Il Seggio Vacante

Sì, sono in ritardo. Ne avevo cominciato a parlare qui ma poi ho dovuto lasciarlo perché sono stata presa da così tante cose che non riuscivo a leggerlo, e volevo dedicarci la giusta attenzione.

Ora che l’ho chiuso posso finalmente dire che è un bellissimo libro.

La Row sa parlare delle miserie e delle storture umane, lo faceva già in HP, ma lì avevamo Hogwarts, avevamo Silente, avevamo la magia che ci distraeva da quella che era effettivamente la squallida situazione di Harry per 11 anni.

Qui non c’è un filtro tra quello che leggi e la realtà. In un certo senso è liberatorio e preoccupante allo stesso tempo.

Liberatorio venire a scoprire che tutte le tue miserie si riflettono in qualcun altro. Sì, è vero che dovremmo vederlo nella vita di tutti i giorni, ma molto spesso la gente si nasconde dietro uno specchio, si entra quasi in competizione per mostrare a tutti che la nostra vita è perfetta, che no, noi non siamo così meschini.

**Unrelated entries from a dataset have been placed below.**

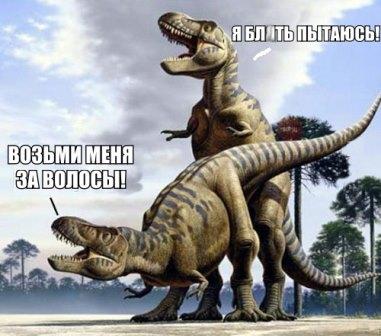 динозаврья ебля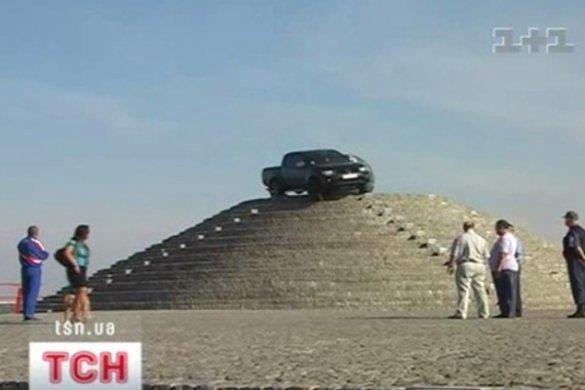 Автомобіль на піраміді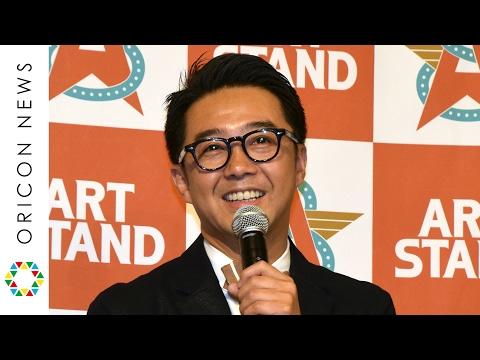 矢作兼、結婚1ヶ月もノロケなし「ノロケるやつは離婚する」 『ART STAND presents YAHAGI's SENSE展』開催記念イベント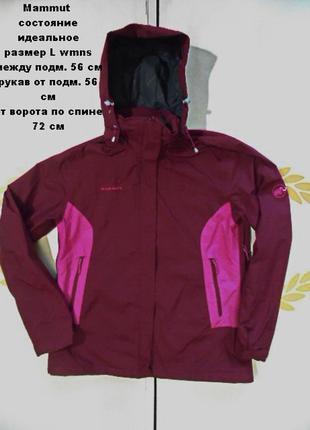 Mammut куртка лыжная размер l
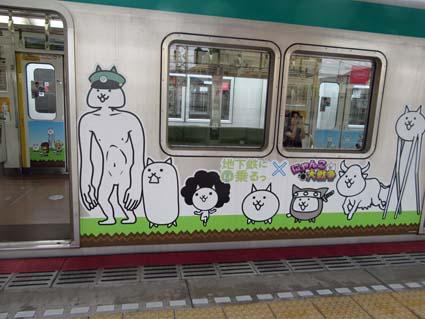 地下鉄-1(20180517).jpg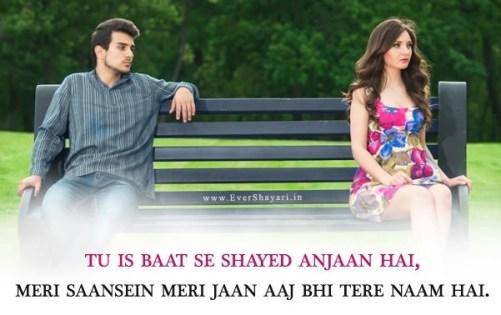Love Shayari For Ex Girlfriend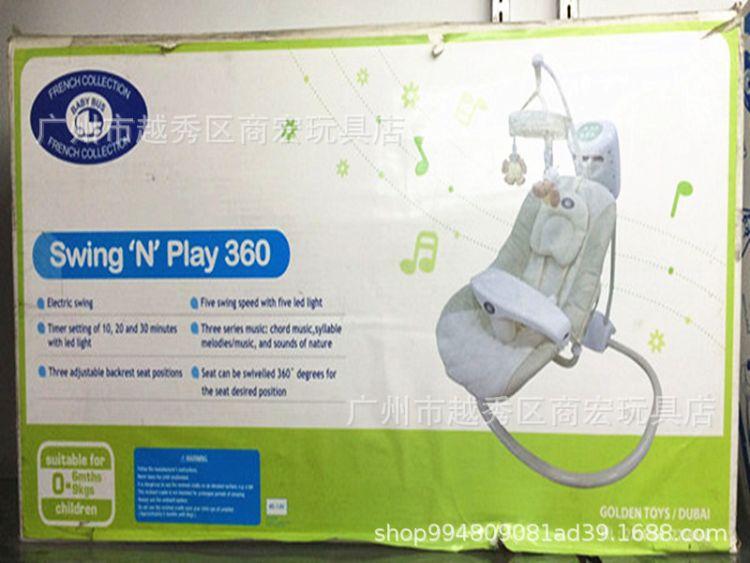 外贸尾单 盒装 婴儿电动音乐摇椅 电动椅 安抚椅 音乐摇椅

Ma è preoccupante, perché neanche a metà libro io avevo già trovato i corrispettivi nel mio mondo delle persone di cui si racconta.

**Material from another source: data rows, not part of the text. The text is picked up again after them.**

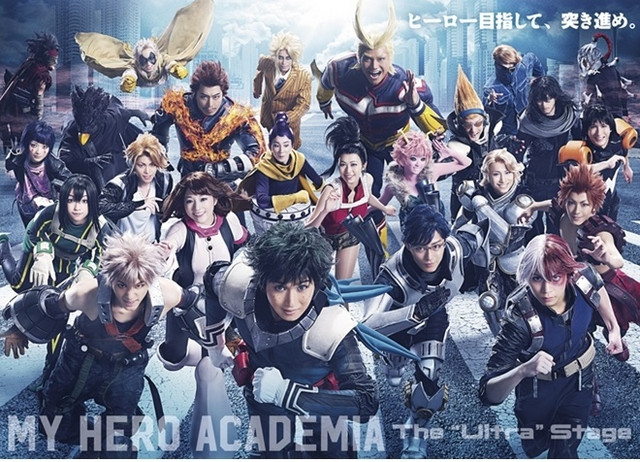 my hero academia stage play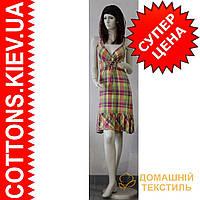 Домашнее платье фирма Сocoon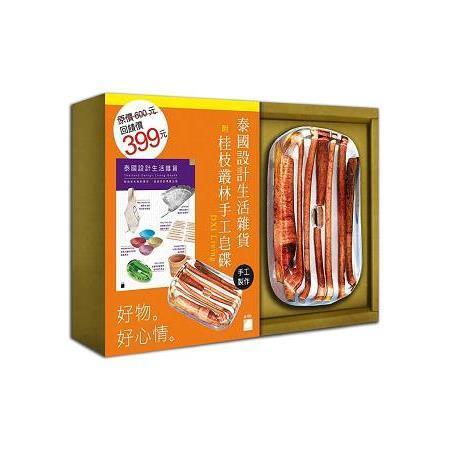 泰國設計生活雜貨 附桂枝叢林手工皂碟
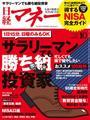 日経マネー2013年10月号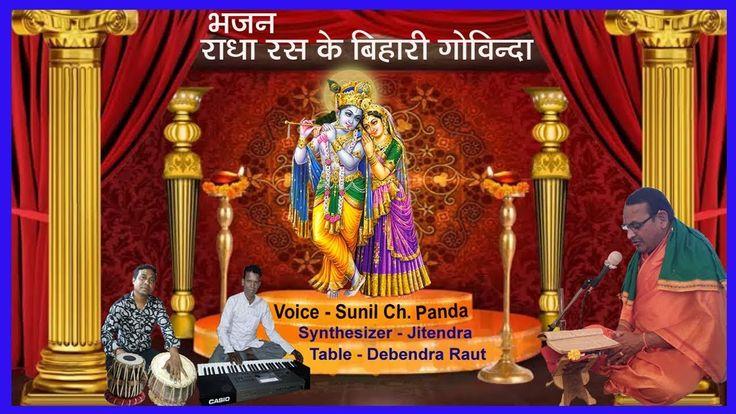 Radha Ras Ke Bihari Govinda  Krishna Bhajan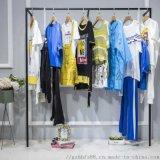 夏季衣服女裝哈爾濱她衣櫃集團庫存尾貨服裝背心杭州絲綢女裝品牌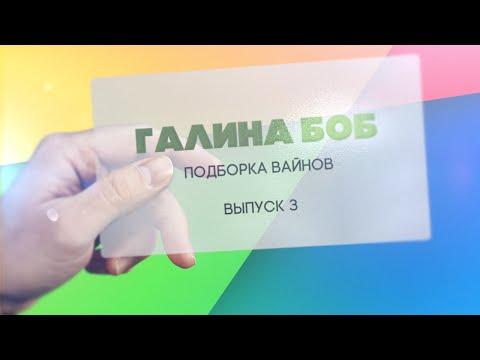 Подборка вайнов Галины Боб (сериал Деффчонки) - выпуск 3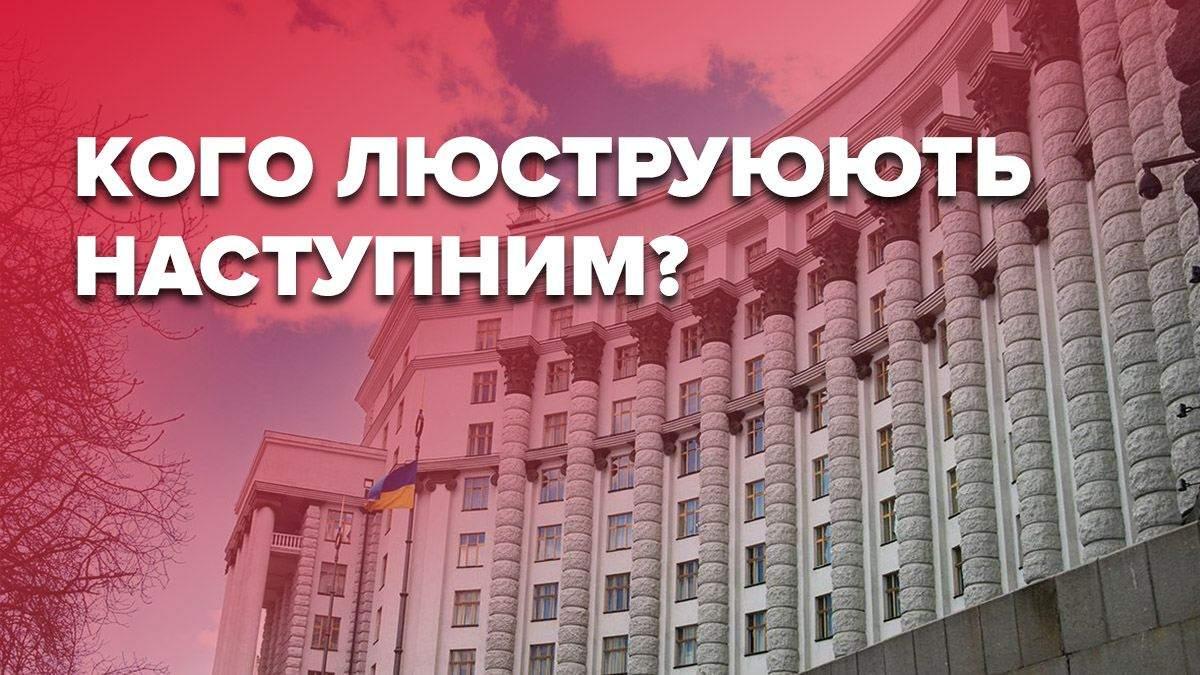 Депутати хочуть змінити закон про люстрацію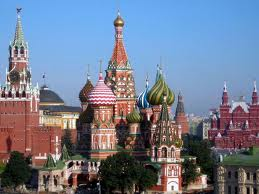 Moscow Red Square View
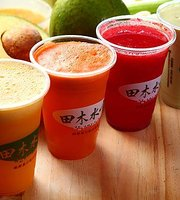 Tmwt Juice Bar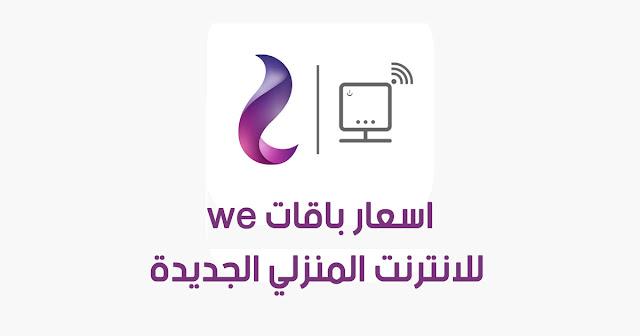 اسعار باقات we للانترنت المنزلي الجديدة - عروض we adsl 2020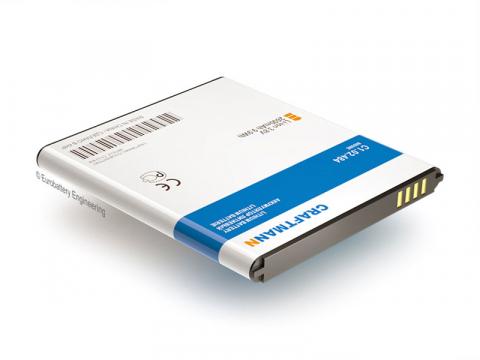 Аккумулятор для Samsung Galaxy S4 Active с NFC (IV, GT-i9295)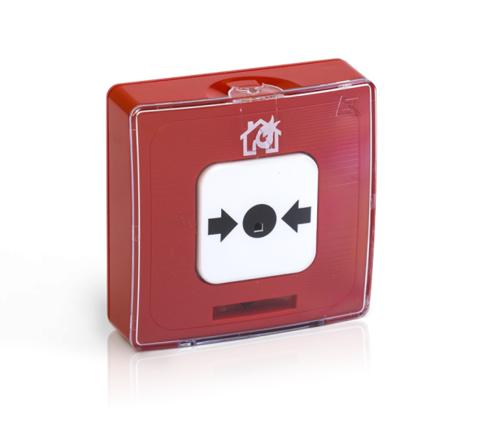 Адресный извещатель пожарный ручной ИПР 513-11 прот.R3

Pagford è il paese in cui vivo, la corsa al seggio rimasto vacante dalla morte improvvisa di quello che risulta essere il vero protagonista del romanzo è la corsa al potere che si scatena in ogni piccola cosa. Io… io non so chi sono. Forse sono un miscuglio di tutti, nei lati positivi e nei lati negativi.

Lati negativi: forse è un po’ lungo. Non che mi spaventi la grandezza dei tomi da leggere, ma in alcuni tratti è lento.

Lati positivi: tutto il resto. L’intreccio, la cura nella descrizione quasi casuale di ogni personaggio, il fatto che in un primo momento pensi a un romanzo corale di personaggi staccati tra loro, e poi ti ritrovi a riflettere come la vita di ognuno si intrecci a quella degli altri. Insomma, quello che succede nella vita di tutti i giorni, in cui siamo condizionati e condizioniamo inevitabilmente tutti quelli con cui entriamo in contatto.

Da leggere? Direi di sì, se non si ha alcun problema a riconoscere una scrittrice in ogni parola ma a vedere anche quanto è capace di rendersi indipendente da quello che lei stessa ha creato. E se non abbiamo alcuna paura di rifletterci nel mondo che lei descrive.

Unica pecca? Il prezzo. Veramente troppo, troppo alto.